* _Excerpt to read_:

Book Birthdays celebrate one year of a book’s life in tweets, reviews, NetGalley ratings, and more! This month we’re saying Happy First Book Birthday to The Baron and the Bear: Rupp’s Runts, Haskin’s Miners, and the Season that Changed Basketball Forever (Nebraska, 2016) by David Kingsley Snell. David Snell was a correspondent for ABC News covering everything from the Vietnam War to presidential campaigns to Apollo lunar missions. He is the author of Mike Fright: How to Succeed in Media Interviews When Mike Wallace Comes Calling.
About the book:
In the 1966 NCAA basketball championship game, an all-white University of Kentucky team was beaten by a team from Texas Western College (now UTEP) that fielded only black players. The game, played in the middle of the racially turbulent 1960s—part David and Goliath in short pants, part emancipation proclamation of college basketball—helped destroy stereotypes about black athletes.

* _Set task 1_:
Reproduce the book announcement from "Book Birthdays celebrate" to "Wallace Comes Calling.".
The book announcement and these rows have no connection to each other.

(Rows of spatial reasoning questions)
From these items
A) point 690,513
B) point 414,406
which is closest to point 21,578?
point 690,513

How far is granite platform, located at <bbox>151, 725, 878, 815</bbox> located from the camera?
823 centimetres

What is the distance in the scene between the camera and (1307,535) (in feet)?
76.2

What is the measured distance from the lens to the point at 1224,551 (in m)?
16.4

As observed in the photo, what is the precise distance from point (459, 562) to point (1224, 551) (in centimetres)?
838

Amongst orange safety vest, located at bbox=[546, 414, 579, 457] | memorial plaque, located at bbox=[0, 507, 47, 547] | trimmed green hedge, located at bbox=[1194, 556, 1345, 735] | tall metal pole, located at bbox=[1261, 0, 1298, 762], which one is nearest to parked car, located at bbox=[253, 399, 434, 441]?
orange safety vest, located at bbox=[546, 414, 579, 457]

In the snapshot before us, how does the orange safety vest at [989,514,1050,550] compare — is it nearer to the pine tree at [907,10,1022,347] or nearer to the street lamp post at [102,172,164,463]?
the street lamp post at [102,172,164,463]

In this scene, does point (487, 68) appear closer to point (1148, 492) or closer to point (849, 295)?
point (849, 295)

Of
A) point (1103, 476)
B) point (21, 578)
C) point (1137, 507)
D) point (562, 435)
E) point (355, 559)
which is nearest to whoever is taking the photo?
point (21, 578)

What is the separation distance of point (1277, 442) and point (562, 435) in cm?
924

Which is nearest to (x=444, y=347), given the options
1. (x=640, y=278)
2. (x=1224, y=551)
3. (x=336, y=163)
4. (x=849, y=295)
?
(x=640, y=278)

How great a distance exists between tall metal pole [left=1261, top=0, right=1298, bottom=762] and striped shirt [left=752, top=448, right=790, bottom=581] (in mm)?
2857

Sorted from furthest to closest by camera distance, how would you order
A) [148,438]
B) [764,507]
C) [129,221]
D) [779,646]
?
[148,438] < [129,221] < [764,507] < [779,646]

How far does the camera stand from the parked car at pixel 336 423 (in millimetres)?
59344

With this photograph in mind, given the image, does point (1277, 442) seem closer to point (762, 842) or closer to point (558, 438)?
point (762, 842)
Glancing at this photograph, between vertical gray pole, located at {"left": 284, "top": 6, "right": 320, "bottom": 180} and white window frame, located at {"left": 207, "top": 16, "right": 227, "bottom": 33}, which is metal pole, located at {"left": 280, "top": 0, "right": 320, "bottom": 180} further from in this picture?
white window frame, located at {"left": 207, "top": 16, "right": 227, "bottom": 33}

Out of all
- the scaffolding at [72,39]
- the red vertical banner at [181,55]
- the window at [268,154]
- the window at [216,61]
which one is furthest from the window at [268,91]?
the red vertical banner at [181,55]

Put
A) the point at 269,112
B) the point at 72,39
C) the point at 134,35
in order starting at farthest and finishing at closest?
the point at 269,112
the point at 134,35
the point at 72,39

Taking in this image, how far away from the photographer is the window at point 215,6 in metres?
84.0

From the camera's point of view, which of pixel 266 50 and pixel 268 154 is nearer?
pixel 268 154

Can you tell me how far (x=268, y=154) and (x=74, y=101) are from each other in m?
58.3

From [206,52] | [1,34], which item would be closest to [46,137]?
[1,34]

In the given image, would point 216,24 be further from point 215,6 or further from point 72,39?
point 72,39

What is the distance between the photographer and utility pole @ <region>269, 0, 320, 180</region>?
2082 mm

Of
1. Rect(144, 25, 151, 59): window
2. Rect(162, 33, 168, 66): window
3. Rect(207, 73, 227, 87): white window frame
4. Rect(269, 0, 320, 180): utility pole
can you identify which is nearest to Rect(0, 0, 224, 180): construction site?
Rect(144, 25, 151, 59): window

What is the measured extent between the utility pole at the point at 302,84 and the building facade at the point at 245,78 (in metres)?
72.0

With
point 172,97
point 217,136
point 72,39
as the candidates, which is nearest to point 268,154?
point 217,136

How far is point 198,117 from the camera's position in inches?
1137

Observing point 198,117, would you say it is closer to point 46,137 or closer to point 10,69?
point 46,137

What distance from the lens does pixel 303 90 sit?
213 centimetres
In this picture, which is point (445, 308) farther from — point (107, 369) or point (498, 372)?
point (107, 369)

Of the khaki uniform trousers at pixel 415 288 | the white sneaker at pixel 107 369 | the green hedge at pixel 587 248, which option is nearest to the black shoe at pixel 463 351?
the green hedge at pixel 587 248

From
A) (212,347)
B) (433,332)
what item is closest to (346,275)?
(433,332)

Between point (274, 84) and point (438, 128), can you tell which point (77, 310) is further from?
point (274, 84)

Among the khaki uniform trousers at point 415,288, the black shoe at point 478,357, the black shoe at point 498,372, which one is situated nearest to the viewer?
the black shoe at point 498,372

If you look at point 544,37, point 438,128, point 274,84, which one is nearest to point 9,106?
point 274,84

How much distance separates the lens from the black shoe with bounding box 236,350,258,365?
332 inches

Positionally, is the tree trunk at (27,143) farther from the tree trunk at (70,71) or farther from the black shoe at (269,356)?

* _Set task 2_:
Locate each line in the rows that contains the string "given", and copy those lines.

* _Expected answer 1_:
Book Birthdays celebrate one year of a book’s life in tweets, reviews, NetGalley ratings, and more! This month we’re saying Happy First Book Birthday to The Baron and the Bear: Rupp’s Runts, Haskin’s Miners, and the Season that Changed Basketball Forever (Nebraska, 2016) by David Kingsley Snell. David Snell was a correspondent for ABC News covering everything from the Vietnam War to presidential campaigns to Apollo lunar missions. He is the author of Mike Fright: How to Succeed in Media Interviews When Mike Wallace Comes Calling.

* _Expected answer 2_:
Which is nearest to (x=444, y=347), given the options
With this photograph in mind, given the image, does point (1277, 442) seem closer to point (762, 842) or closer to point (558, 438)?
In the given image, would point 216,24 be further from point 215,6 or further from point 72,39?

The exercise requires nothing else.